The law differs in different parts of the same country at the same time, and a man may find himself brought under its operation in one district for doing something which is permissible in another. This is a result of the special powers given to corporations, or is due to the adoption by one local authority of permissive legislation which a neighbouring authority has not adopted. It may be very puzzling to a stranger, but the principle of allowing the more enlightened districts freedom to improve their administration is at the back of it; whether they could not find a better way of carrying out their purposes than by sending to prison those who offend against them is another question altogether.
Even under similar laws the administration may be different. The more laws there are and the more rigid their administration, the greater will be the number of offenders.
All kinds of people break the law. In some social positions there is less opportunity for doing so than in others, but the conditions in which many are placed make it easier for them to offend against certain regulations than to conform to them.
All who are brought to prison for the first time are not first offenders. In some cases they have had a long and successful career before being apprehended, but even in these cases the physical and mental characteristics that would mark them off from others among whom they have been living are not apparent. A man’s character and his characteristics are the result of interaction between outside influences and inherent[Pg 10] faculties. He acquires habits of body and of mind, and they leave their mark on him.
Vice and crime are not the same thing, nor have they any necessary relationship.

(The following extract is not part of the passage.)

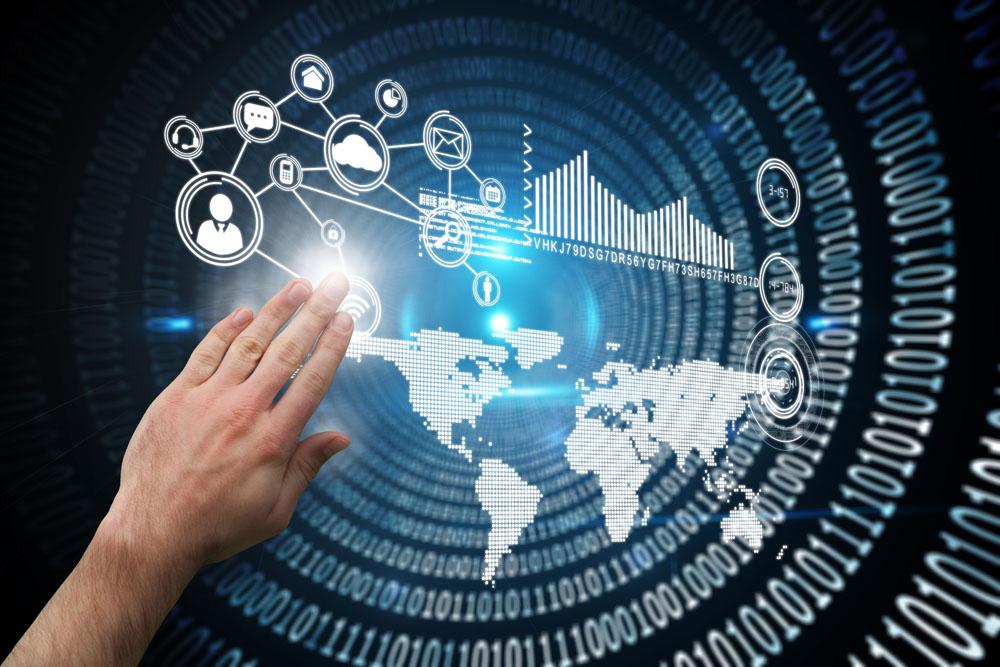 腾讯启动战略升级:扎根消费互联网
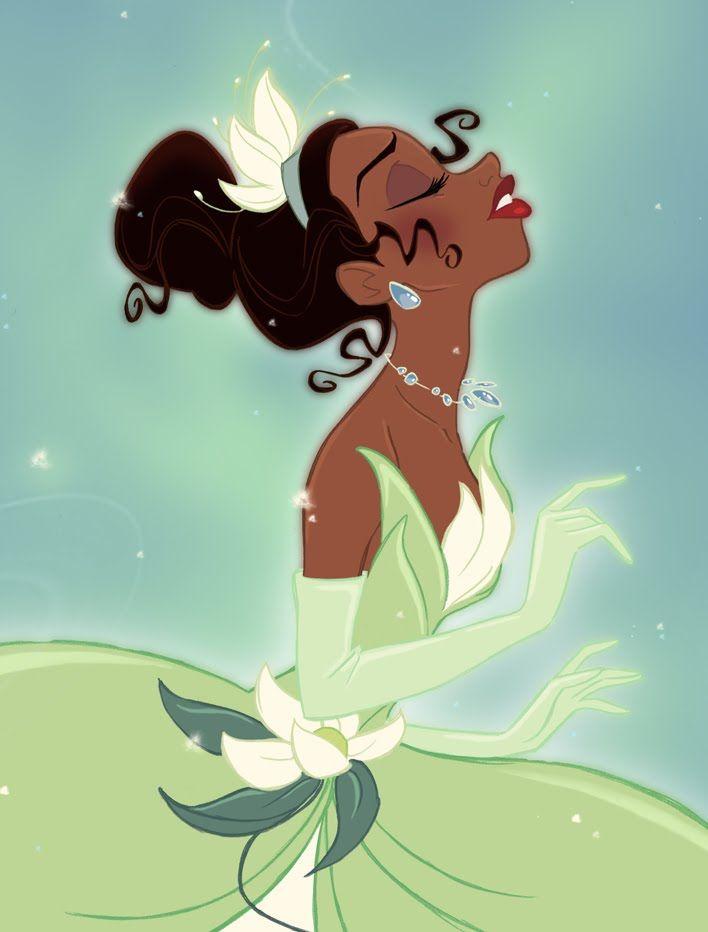 épinglé Par Nathalie Bordat Sur Disney Princesse Disney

Though generally the result of a vicious impulse or intention, there is hardly a crime in the calendar that might not be committed by a person acting from a higher moral standard than that set by the law. On the other hand, a vicious person may indulge in almost any vice and yet keep clear of the law; it all depends on how he does it. A dishonest person, if he puts his hand in the pocket of another and abstracts the contents, may be sent to prison; but if by appealing to the cupidity of his neighbours he can get them to put their hands in their own pockets and hand him over the proceeds in order that they may share in the El Dorado he has invented, he robs them just as effectively and is not sent to prison. He may become a pillar of society and a legislator.

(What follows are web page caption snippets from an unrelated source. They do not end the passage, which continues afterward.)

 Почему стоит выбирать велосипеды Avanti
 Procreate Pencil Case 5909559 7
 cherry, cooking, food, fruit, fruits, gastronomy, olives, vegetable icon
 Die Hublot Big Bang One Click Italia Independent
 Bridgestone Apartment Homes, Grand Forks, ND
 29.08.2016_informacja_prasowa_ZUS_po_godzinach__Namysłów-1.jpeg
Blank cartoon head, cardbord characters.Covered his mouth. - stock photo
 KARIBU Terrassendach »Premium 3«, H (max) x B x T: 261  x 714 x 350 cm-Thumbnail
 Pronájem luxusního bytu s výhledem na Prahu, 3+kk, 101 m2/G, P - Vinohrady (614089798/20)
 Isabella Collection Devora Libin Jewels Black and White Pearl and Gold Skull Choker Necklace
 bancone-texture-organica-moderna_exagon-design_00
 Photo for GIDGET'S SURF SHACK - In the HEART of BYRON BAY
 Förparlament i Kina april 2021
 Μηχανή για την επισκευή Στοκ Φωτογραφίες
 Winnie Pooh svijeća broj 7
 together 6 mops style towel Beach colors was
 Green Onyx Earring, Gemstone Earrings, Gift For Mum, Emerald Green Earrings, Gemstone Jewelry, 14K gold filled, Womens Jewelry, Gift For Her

When people are sent to prison for the first time all that has been determined is the fact that they have been guilty of breaking the law. There is no justification for assuming that their characters are, on the whole, worse than those of others. Some of them may have committed very wicked crimes; but, except in a few cases, a thorough investigation of all the attendant circumstances might modify any impressions derived from the trial. Even the commission of a fiendish act is not incompatible with a disposition that is usually and mainly good. We do not in practice assume that a man is a bad man because he has done a bad thing, any more than we credit him with being a good man because he has done a good thing. When the evil he has done has taken a criminal form we are as little entitled to judge the man by the act we condemn.

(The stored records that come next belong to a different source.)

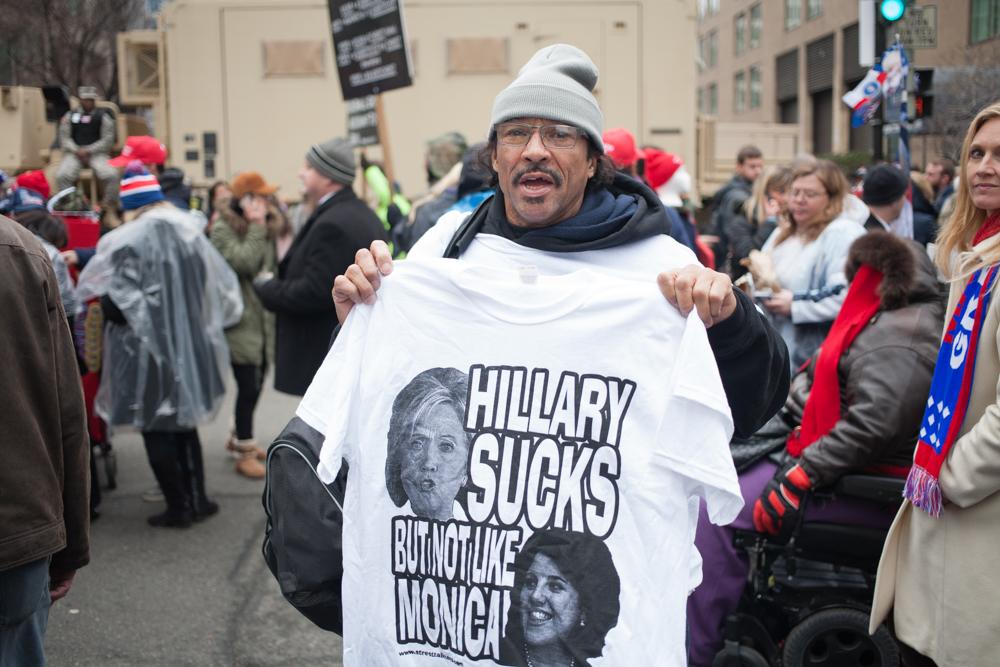 A novelty T-Shirt hawker.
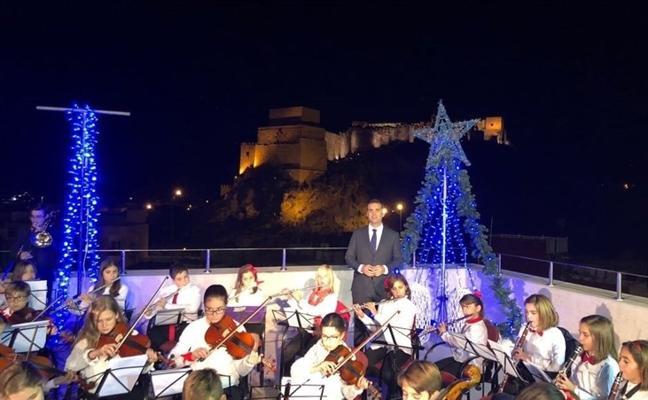 """El alcalde anima en su discurso navideño a mirar a Almería """"con visión positiva"""" ante el """"futuro prometedor"""""""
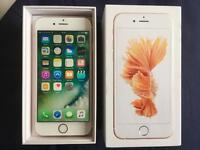 iPhone 6S Unlocked 64GB Rose Gold Excellent condition boxed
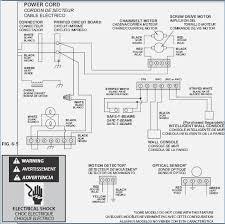 floor plan genie genie garage door sensor wiring diagram free picture challenger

[Pg 11]The fact that a person is in prison hinders any attempt to study him. The investigator begins with a prejudice against him because of the crime he has committed. Yet it is the most common thing to hear people who have known a prisoner intimately for years say that they could not have believed he would do the thing he has done. These people are quite as fit to judge character as those who are called scientific investigators, and they have better opportunities for doing so. They have not seen the weakness of their friends in the form it has taken. The investigator usually sees nothing else.
If those who come to prison for the first time were made the subject of examination, it would be found that they are principally remarkable for the absence of what the books call criminal characteristics.
Prisoners differ as much from one another as people who are law-abiding. No two are alike even among those who have committed similar offences; and those who enter prison for the first time are not distinguishable in appearance from members of the same social class who have not transgressed the law. That they may develop certain common characteristics as a result of their way of living is true; and there is a criminal class in the same sense as there is a professional class or an artisan class. The criminal is born and made just as the policeman is born and made. See him early in his career and it is impossible to tell what he is, but when he has undergone his training it may be expected to leave its mark on him which those who know may read with more or less success.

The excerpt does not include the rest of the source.